Extrait du document
__________
8. En cours de procédure, la Commission a estimé justifié le recours à la méthode différentielle exposée au point 6, au motif que les droits exclusifs de la société La Française des jeux existaient avant l'entrée en vigueur de la loi du 22 mai 2019, qui a seulement modifié les conditions d'exercice de ces droits, notamment en limitant leur durée, mais a demandé que les autorités françaises procèdent à une évaluation de la rémunération due à l'État en retenant l'hypothèse selon laquelle, en l'absence d'intervention de cette loi, les droits exclusifs de la Française des jeux auraient tout de même pris fin au bout de 25 ans. Par sa décision (UE) 2025/892 du 31 octobre 2024, prise à l'issue de la procédure formelle d'examen, la Commission a noté l'engagement des autorités françaises d'augmenter la valeur de la soulte de 97 millions d'euros " afin de conforter l'absence d'aide " et conclue que l'octroi des droits exclusifs à la Française des jeux par la loi ne lui a pas conféré d'avantage économique et que " par conséquent, la mesure ne constitue pas une aide d'Etat au sens de l'article 107, paragraphe 1 du TFUE ". La Commission a ainsi décidé, par l'article 1er de sa décision du 31 octobre 2024, que " la mesure mise à exécution par la République française en faveur de la Française des Jeux, augmentée de 97 millions d'euros, ne constitue pas une aide au sens de l'article 107, paragraphe 1, du traité sur le fonctionnement de l'Union européenne ". Par la suite, un décret du 30 avril 2025 a approuvé l'avenant n° 1 à la convention entre l'État et la société La Française des jeux relative à l'exploitation des jeux de loterie commercialisés en réseau physique de distribution et en ligne ainsi que des jeux de pronostics sportifs commercialisés en réseau physique de distribution, qui prévoit le versement par la Française des jeux d'un complément de rémunération de 97 millions d'euros.
__________
Série de tâches
a) Répondez à ces questions sur l'extrait consacré aux droits exclusifs de la Française des jeux :
(i) Quelle loi a modifié les conditions d'exercice de ces droits, notamment en limitant leur durée ?
(ii) De quel montant les autorités françaises se sont-elles engagées à augmenter la valeur de la soulte ?
(iii) À quelle date a été pris le décret approuvant l'avenant n° 1 à la convention entre l'État et la société La Française des jeux ?
b) Poursuivez l'extrait consacré aux droits exclusifs de la Française des jeux à partir de sa dernière phrase.

Données fournies
__________
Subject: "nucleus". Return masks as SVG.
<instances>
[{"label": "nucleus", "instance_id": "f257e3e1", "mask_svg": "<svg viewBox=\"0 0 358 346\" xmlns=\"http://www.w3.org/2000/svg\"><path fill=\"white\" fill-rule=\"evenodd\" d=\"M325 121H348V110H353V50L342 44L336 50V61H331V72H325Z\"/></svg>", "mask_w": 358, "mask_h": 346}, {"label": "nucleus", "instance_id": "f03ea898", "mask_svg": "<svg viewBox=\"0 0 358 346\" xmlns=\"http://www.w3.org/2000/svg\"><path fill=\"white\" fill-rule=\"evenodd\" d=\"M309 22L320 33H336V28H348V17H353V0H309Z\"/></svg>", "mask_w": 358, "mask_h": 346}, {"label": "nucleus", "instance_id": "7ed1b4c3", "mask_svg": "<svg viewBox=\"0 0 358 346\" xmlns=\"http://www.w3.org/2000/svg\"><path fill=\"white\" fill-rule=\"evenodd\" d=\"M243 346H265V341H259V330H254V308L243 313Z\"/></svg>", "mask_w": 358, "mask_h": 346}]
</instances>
__________
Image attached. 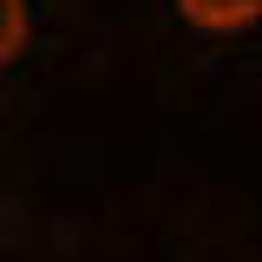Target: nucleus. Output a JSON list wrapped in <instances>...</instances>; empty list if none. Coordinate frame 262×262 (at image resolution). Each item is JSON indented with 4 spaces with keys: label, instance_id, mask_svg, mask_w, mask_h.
__________
Réponses par tâche
a)
(i) La loi du 22 mai 2019.
(ii) 97 millions d'euros.
(iii) Le 30 avril 2025.

b)
9. Il résulte de ce qui a été dit aux points 4 et 5 qu'il y a lieu d'apprécier le respect par le décret attaqué de l'interdiction de mise à exécution résultant de l'article 108, paragraphe 3, du traité sur le fonctionnement de l'Union européenne en tenant compte de la conclusion de la Commission, dans sa décision du 31 octobre 2024 par laquelle elle a clos la procédure formelle d'examen, quant au caractère d'aide d'État de la mesure soumise à son examen. Or, dès lors que, par cette décision, la Commission a conclu, en notant notamment l'engagement pris au cours de la procédure par les autorités françaises de mettre à la charge de la société La Française des jeux un versement complémentaire de 97 millions d'euros, d'ailleurs concrétisé par le décret du 30 avril 2025, que ne constituait pas une aide d'État l'octroi de droits exclusifs à cette société pour une durée de 25 ans, prévu par la loi du 22 mai 2019 et l'ordonnance du 2 octobre 2019 et mis à exécution par le décret attaqué, le moyen tiré de ce que ce décret mettrait à exécution une telle aide, illégale faute d'avoir été préalablement notifiée à la Commission, ne peut qu'être écarté.
10. Il résulte de ce qui précède que la requête de la société The Betting and Gaming Council doit être rejetée.
Sur les conclusions présentées au titre des dispositions de l'article L. 761-1 du code de justice administrative :
11. Il y a lieu, dans les circonstances de l'espèce, de mettre à la charge de la société The Betting and Gaming Council les sommes de 3 000 euros à verser à l'État et de 3 000 euros à verser à la société La Française des jeux, au titre de l'article L. 761-1 du code de justice administrative. Les mêmes dispositions font obstacle, en revanche et en tout état de cause, à ce qu'une somme soit mise à ce titre à la charge de l'État qui n'est pas, dans la présente instance, la partie perdante.
D E C I D E :
--------------
Article 1er : L'intervention de la société Betclic Enterprises Limited est admise.
Article 2 : La requête de la société The Betting and Gaming Council est rejetée.
Article 3 : La société The Betting and Gaming Council versera une somme de 3 000 euros à l'État et une somme de 3 000 euros à la société La Française des jeux au titre de l'article L. 761-1 du code de justice administrative.
Article 4 : Les conclusions présentées par la société Betclic Enterprises Limited au titre de l'article L. 761-1 du code de justice administrative sont rejetées.
Article 5 : La présente décision sera notifiée à la société The Betting and Gaming Council, au Premier ministre, au ministre de l'économie, des finances et de la souveraineté industrielle et numérique, à la société La Française des jeux et à la société Betclic Enterprises Limited.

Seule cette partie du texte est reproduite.